The stock has had periods of weakness, but its average annual return, including reinvested dividends, has been about 16 percent since the late 1980s, nearly twice the rate of the S&P 500.

Having another chance to build on that success as an independent company was considered a long shot a year ago, when Air Products took its bid directly to shareholders, despite Airgas' use of defensive measures to make a hostile takeover difficult.

Besides having a so-called poison pill, which effectively prevents an outside investor from buying more than 15 percent of the company's shares, it also has a staggered board of directors. That means only three of the company's directors are elected at each annual meeting, increasing the amount of time it takes for a hostile bidder to gain a board majority.

Mergers-and-acquisitions experts figured that either Air Products would succeed or a third-party would swoop in to buy Airgas. When additional bidders failed to materialize, Air Products was left to fight through the defenses.

Air Products appeared to gain ground when shareholders elected its slate of three directors at the annual meeting in September, replacing three incumbents, including McCausland. Shareholders also approved a measure requiring Airgas to hold its next annual meeting in January, just four months later.

But then things started falling Airgas' way. The Delaware Supreme Court ruled that the next meeting could not be held so soon, and the three new directors, who were paid $100,000 each by Air Products to stand for election, joined with the remaining incumbents in declaring the Air Products bid to be too cheap.

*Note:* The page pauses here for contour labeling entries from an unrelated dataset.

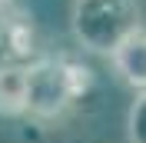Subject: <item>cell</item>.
Masks as SVG:
<instances>
[{"instance_id":"cell-1","label":"cell","mask_w":146,"mask_h":143,"mask_svg":"<svg viewBox=\"0 0 146 143\" xmlns=\"http://www.w3.org/2000/svg\"><path fill=\"white\" fill-rule=\"evenodd\" d=\"M139 27H143L139 0H73L70 30L86 53H100L110 60V53Z\"/></svg>"},{"instance_id":"cell-2","label":"cell","mask_w":146,"mask_h":143,"mask_svg":"<svg viewBox=\"0 0 146 143\" xmlns=\"http://www.w3.org/2000/svg\"><path fill=\"white\" fill-rule=\"evenodd\" d=\"M90 70L70 57H36L27 63V113L36 120H63L86 90Z\"/></svg>"},{"instance_id":"cell-3","label":"cell","mask_w":146,"mask_h":143,"mask_svg":"<svg viewBox=\"0 0 146 143\" xmlns=\"http://www.w3.org/2000/svg\"><path fill=\"white\" fill-rule=\"evenodd\" d=\"M110 70L133 93H146V27H139L136 33H129L110 53Z\"/></svg>"},{"instance_id":"cell-4","label":"cell","mask_w":146,"mask_h":143,"mask_svg":"<svg viewBox=\"0 0 146 143\" xmlns=\"http://www.w3.org/2000/svg\"><path fill=\"white\" fill-rule=\"evenodd\" d=\"M0 116H27V63L0 60Z\"/></svg>"},{"instance_id":"cell-5","label":"cell","mask_w":146,"mask_h":143,"mask_svg":"<svg viewBox=\"0 0 146 143\" xmlns=\"http://www.w3.org/2000/svg\"><path fill=\"white\" fill-rule=\"evenodd\" d=\"M126 140L146 143V93H136V100L126 110Z\"/></svg>"}]
</instances>
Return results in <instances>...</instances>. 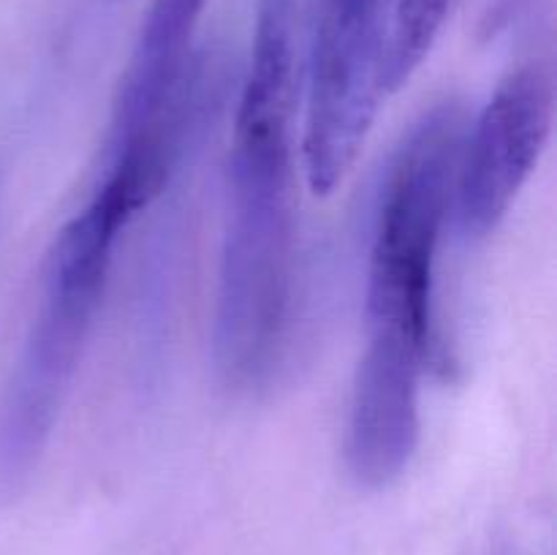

Finally, last week, Chancellor William B. Chandler III of Delaware's influential Chancery Court, issued "one of the most important corporate law rulings in a generation," according to Francis Pileggi, a lawyer with Fox Rothschild L.L.P. "It will stand as the most current and comprehensive explanation of the law that governs the duties of directors and the rights of shareholders in connection with a contest for control of a corporation," Pileggi said.

John M. McGlade, the strong-willed Air Products CEO who pursued Airgas for 16 months, said a day after the decision that "the Airgas board has done a great disservice to the Airgas shareholders" and that Airgas "was never a must-have for us."

Soon after Chandler's ruling, which stranded short-term investors who had bet billions that Airgas would be sold, stock analysts piled on with favorable ratings on Airgas, predicting that within a year the stock will sell for more than $70 a share.

"We continue to see a clear path for ongoing growth" for Airgas, Thomas L. Hayes, a senior research analyst for Piper Jaffray & Co., said in a note to investors. Hayes estimated that Airgas will earn $3.98 a share in the fiscal year that starts April 1.

That is well above the $2.34 per share Airgas reported for the year ended March 31, 2009, when its operations, which typically lag the rest of the economy, suffered the worst of the recession.

In fighting off Air Products, McCausland touted Airgas' strength coming out of past downturns. If the same rebound does not happen this time, some investors could be longing for a revival of the $70 per share from Air Products.

McCausland said Airgas can handle the pressure: "We're used to performance."